◆ Task brief: From the line that holds "As visible in" to the last line of the data, copy everything exactly; leave out all the rest.
····················
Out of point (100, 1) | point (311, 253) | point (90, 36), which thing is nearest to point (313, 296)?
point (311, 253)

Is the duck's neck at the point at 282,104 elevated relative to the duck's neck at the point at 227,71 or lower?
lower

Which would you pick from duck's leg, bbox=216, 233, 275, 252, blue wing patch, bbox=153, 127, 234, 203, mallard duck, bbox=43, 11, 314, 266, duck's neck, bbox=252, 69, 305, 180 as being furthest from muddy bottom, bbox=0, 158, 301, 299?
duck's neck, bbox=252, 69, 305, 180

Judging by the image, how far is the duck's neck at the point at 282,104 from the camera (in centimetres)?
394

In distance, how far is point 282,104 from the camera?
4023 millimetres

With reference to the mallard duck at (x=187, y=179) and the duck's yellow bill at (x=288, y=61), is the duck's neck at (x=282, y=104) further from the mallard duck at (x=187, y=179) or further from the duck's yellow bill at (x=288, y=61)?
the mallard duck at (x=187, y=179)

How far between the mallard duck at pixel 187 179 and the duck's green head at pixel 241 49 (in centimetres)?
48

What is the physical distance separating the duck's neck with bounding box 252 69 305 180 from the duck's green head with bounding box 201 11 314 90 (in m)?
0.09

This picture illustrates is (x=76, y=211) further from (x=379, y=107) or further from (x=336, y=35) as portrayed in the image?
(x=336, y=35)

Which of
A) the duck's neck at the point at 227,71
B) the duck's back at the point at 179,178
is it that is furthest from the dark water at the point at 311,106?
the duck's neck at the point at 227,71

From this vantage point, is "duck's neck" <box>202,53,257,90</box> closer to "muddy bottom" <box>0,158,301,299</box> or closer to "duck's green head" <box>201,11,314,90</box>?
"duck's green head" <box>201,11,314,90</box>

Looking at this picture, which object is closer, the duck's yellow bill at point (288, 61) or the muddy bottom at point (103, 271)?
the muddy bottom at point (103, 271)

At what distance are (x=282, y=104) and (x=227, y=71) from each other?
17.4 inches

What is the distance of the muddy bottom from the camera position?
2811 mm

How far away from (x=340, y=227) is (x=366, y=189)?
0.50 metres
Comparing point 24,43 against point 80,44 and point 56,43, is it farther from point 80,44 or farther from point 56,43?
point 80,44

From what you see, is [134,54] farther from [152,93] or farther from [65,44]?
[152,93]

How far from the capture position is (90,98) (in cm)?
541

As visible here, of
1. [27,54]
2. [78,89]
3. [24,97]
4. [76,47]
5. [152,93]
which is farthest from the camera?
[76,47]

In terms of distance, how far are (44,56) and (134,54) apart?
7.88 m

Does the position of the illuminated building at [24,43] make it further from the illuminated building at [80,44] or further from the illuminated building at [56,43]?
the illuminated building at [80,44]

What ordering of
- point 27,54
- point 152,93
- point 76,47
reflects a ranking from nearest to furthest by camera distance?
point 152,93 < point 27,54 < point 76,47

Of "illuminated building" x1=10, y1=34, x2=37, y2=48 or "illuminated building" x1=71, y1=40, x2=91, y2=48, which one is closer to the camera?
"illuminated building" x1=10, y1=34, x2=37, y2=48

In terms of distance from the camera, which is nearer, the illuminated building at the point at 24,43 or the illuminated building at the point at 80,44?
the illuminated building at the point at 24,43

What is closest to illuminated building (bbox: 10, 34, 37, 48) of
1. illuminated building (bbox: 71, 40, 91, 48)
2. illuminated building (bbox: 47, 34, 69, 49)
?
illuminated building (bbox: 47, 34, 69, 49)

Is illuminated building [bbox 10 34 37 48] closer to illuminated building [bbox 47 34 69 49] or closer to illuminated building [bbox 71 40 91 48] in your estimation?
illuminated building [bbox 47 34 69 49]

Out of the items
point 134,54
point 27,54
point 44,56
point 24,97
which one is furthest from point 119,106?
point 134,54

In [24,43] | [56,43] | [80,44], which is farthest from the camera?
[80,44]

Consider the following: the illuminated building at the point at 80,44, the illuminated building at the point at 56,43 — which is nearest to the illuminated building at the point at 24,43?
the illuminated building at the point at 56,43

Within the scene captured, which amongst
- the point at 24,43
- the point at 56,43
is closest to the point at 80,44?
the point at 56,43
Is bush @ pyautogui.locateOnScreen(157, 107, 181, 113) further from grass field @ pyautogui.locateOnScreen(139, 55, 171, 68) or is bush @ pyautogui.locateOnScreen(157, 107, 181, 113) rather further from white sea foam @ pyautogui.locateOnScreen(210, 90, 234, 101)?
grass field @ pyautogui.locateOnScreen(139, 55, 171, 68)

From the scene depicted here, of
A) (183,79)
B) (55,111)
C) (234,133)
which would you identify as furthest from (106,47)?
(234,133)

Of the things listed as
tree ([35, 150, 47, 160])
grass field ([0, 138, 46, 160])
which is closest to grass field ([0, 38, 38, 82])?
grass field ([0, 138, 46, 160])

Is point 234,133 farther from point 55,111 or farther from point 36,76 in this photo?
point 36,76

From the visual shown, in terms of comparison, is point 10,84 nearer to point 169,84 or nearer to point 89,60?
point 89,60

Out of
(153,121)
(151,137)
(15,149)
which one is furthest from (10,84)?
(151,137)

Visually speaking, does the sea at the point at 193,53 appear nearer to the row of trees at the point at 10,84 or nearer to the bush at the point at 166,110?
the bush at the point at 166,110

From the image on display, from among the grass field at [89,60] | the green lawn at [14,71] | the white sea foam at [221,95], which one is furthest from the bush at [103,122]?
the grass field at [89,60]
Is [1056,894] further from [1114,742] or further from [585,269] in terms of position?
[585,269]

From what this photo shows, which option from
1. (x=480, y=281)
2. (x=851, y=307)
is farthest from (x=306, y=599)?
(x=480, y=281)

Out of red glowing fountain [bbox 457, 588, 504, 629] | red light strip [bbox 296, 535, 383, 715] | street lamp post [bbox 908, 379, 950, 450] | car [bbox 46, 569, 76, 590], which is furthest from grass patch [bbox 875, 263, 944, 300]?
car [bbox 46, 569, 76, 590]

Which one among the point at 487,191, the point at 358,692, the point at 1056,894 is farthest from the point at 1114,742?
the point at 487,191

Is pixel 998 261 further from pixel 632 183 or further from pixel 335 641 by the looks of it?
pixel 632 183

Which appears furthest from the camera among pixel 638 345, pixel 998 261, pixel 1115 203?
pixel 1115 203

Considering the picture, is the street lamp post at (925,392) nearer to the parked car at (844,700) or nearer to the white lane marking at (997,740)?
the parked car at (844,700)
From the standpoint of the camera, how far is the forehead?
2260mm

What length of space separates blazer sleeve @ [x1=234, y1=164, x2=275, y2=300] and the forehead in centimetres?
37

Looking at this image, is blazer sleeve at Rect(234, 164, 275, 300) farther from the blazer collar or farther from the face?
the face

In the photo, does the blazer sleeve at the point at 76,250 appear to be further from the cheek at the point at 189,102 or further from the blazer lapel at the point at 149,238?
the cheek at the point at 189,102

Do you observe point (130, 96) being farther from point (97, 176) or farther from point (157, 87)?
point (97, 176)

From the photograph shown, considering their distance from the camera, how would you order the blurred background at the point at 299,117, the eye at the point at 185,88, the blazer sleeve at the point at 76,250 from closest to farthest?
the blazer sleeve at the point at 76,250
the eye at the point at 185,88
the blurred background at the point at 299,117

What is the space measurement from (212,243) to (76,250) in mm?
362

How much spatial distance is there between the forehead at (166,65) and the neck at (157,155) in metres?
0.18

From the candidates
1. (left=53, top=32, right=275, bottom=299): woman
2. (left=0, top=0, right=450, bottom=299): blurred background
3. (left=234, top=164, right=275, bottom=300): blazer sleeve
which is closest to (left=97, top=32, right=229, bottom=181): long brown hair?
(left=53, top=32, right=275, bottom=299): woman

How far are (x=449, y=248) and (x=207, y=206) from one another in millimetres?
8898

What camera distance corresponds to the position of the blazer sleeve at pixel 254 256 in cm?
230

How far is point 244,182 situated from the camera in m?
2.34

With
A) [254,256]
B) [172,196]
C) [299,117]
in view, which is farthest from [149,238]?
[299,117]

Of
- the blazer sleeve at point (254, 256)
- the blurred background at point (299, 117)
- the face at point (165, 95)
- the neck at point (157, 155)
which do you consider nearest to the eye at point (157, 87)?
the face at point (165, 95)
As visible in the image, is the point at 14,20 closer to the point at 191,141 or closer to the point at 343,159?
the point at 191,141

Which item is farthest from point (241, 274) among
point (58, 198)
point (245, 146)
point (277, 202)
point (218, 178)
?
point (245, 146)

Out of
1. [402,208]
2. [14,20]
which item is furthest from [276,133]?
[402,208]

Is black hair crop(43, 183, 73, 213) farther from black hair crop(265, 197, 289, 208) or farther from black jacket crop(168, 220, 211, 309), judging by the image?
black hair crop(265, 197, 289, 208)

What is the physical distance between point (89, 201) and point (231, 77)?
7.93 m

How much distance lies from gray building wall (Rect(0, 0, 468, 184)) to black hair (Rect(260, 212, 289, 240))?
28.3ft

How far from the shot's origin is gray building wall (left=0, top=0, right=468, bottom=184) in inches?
····················
◆ The response:
As visible in the image, is the point at 14,20 closer to the point at 191,141 or closer to the point at 343,159?
the point at 191,141

Which item is farthest from point (241, 274) among
point (58, 198)
point (245, 146)
point (277, 202)
point (218, 178)
?
point (245, 146)

Out of
1. [402,208]
2. [14,20]
which item is furthest from [276,133]?
[402,208]

Is black hair crop(43, 183, 73, 213) farther from black hair crop(265, 197, 289, 208) or farther from black jacket crop(168, 220, 211, 309), judging by the image?
black hair crop(265, 197, 289, 208)

What is the physical distance between point (89, 201) and point (231, 77)?
7.93 m

How much distance lies from gray building wall (Rect(0, 0, 468, 184)) to black hair (Rect(260, 212, 289, 240))?
28.3ft

How far from the shot's origin is gray building wall (left=0, top=0, right=468, bottom=184) in inches?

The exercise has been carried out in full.